-------- PROVIDED RECORDS

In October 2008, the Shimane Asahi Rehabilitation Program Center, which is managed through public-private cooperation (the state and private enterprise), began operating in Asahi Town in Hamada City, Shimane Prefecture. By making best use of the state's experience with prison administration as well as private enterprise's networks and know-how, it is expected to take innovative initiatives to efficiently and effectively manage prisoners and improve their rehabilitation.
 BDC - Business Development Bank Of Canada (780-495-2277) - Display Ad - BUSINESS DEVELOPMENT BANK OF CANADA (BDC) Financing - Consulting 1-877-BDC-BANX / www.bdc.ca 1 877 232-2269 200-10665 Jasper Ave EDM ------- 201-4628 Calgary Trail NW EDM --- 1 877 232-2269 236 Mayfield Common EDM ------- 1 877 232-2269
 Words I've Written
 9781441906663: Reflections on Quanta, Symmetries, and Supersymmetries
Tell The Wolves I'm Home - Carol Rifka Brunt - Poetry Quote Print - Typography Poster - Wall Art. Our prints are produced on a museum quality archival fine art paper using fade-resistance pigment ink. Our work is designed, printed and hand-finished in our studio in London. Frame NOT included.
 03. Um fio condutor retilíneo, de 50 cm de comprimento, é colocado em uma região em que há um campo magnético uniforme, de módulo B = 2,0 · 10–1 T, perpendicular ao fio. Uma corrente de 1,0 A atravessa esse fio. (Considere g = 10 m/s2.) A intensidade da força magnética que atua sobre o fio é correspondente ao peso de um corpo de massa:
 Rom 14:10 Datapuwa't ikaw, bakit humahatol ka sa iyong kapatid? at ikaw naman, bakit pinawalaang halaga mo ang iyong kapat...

----------------
-------- PROVIDED RECORDS

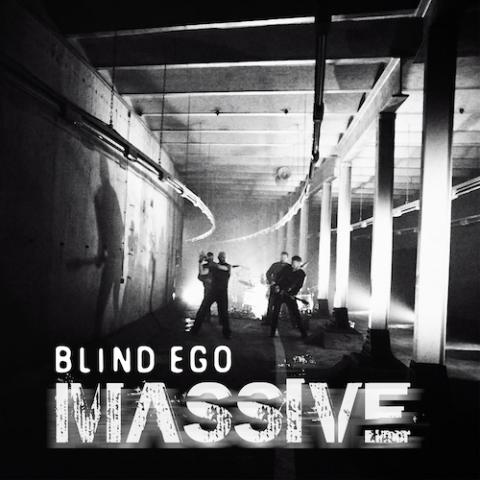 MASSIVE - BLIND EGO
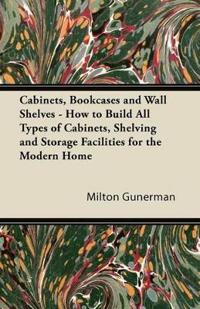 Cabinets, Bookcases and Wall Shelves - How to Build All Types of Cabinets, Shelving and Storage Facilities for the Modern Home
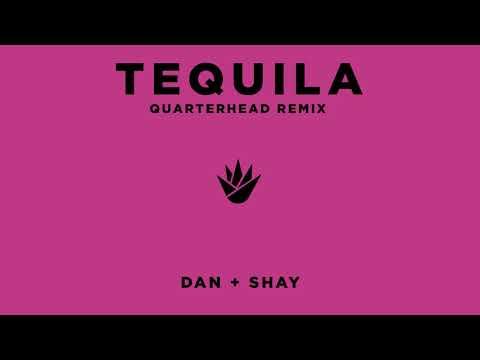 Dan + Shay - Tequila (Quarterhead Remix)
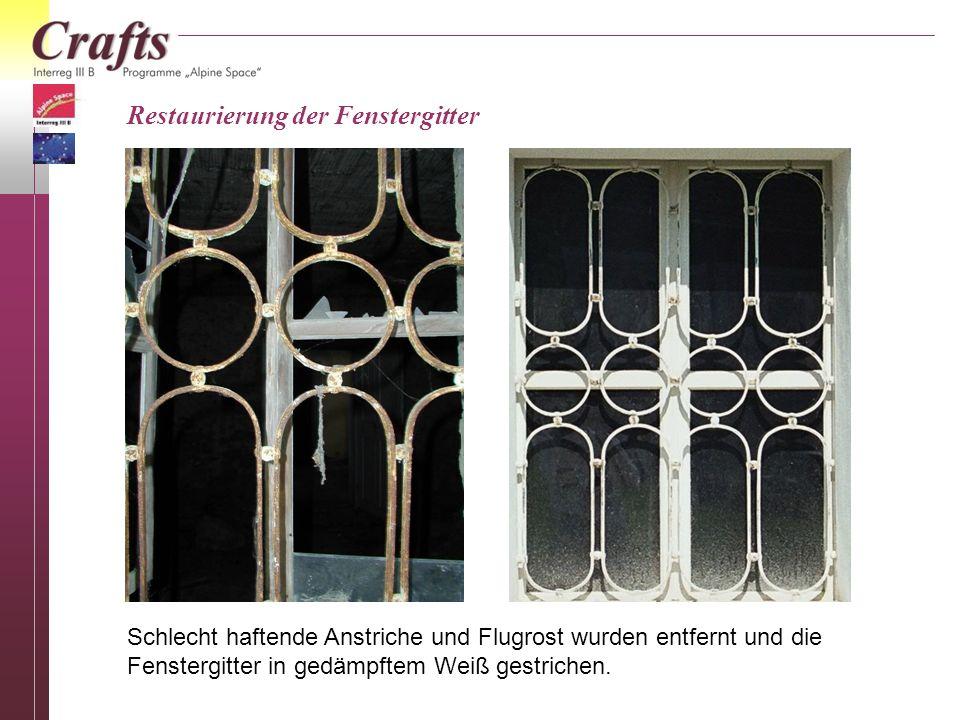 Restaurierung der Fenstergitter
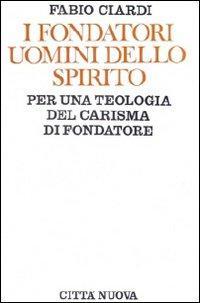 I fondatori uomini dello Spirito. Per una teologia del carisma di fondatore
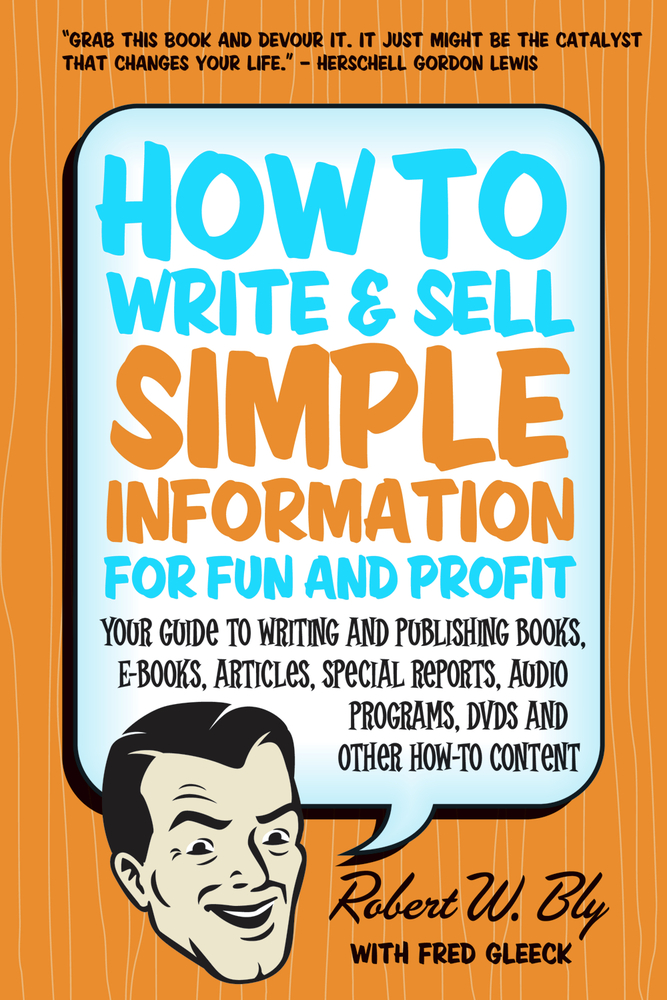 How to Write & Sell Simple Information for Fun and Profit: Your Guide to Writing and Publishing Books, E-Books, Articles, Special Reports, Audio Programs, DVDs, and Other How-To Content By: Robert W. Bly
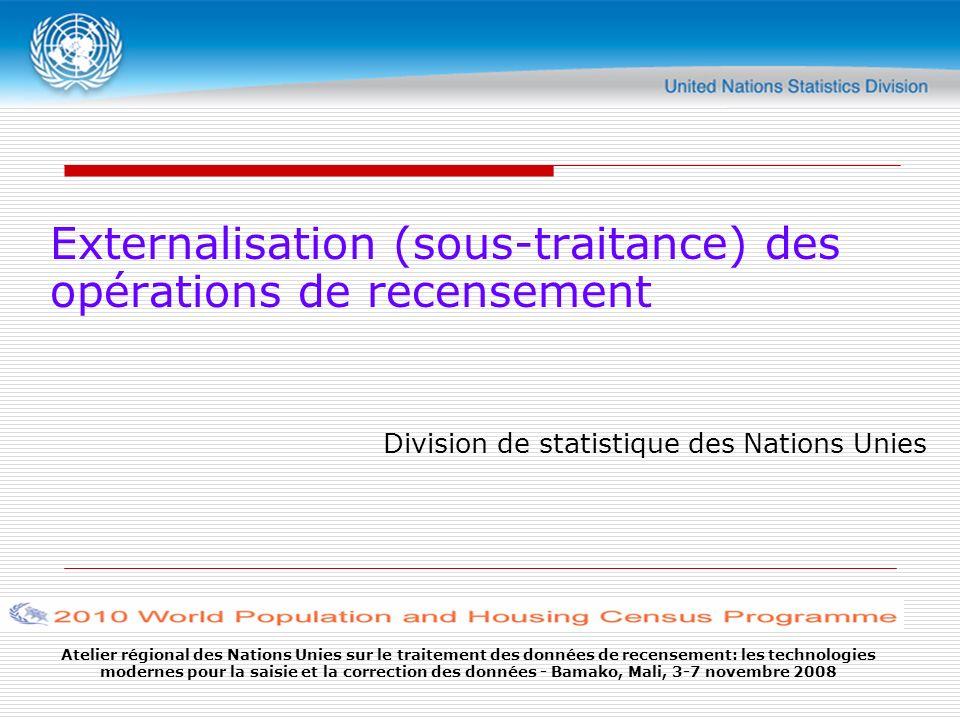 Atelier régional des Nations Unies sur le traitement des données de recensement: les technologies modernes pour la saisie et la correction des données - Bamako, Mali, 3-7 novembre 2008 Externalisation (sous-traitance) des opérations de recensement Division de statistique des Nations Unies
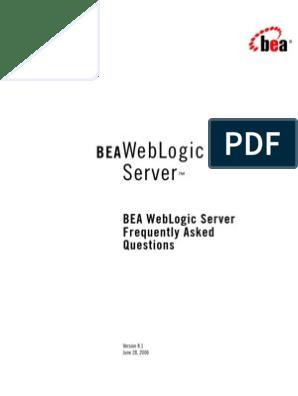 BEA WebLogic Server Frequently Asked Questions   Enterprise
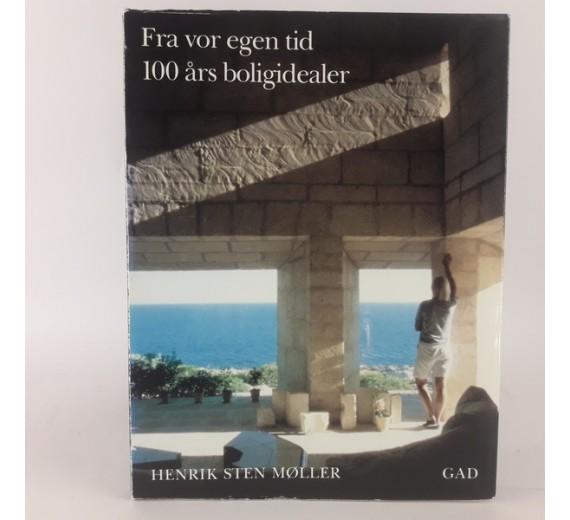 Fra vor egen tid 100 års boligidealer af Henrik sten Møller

----------------

• [TASK BRIEF]:
The entries above hold a line with "03. Um fio condutor" and a later line with "Rom 14:10 Datapuwa't". Write out exactly those lines and all lines between, nothing more.

• [RESPONSE BELOW]:
 03. Um fio condutor retilíneo, de 50 cm de comprimento, é colocado em uma região em que há um campo magnético uniforme, de módulo B = 2,0 · 10–1 T, perpendicular ao fio. Uma corrente de 1,0 A atravessa esse fio. (Considere g = 10 m/s2.) A intensidade da força magnética que atua sobre o fio é correspondente ao peso de um corpo de massa:
 Rom 14:10 Datapuwa't ikaw, bakit humahatol ka sa iyong kapatid? at ikaw naman, bakit pinawalaang halaga mo ang iyong kapat...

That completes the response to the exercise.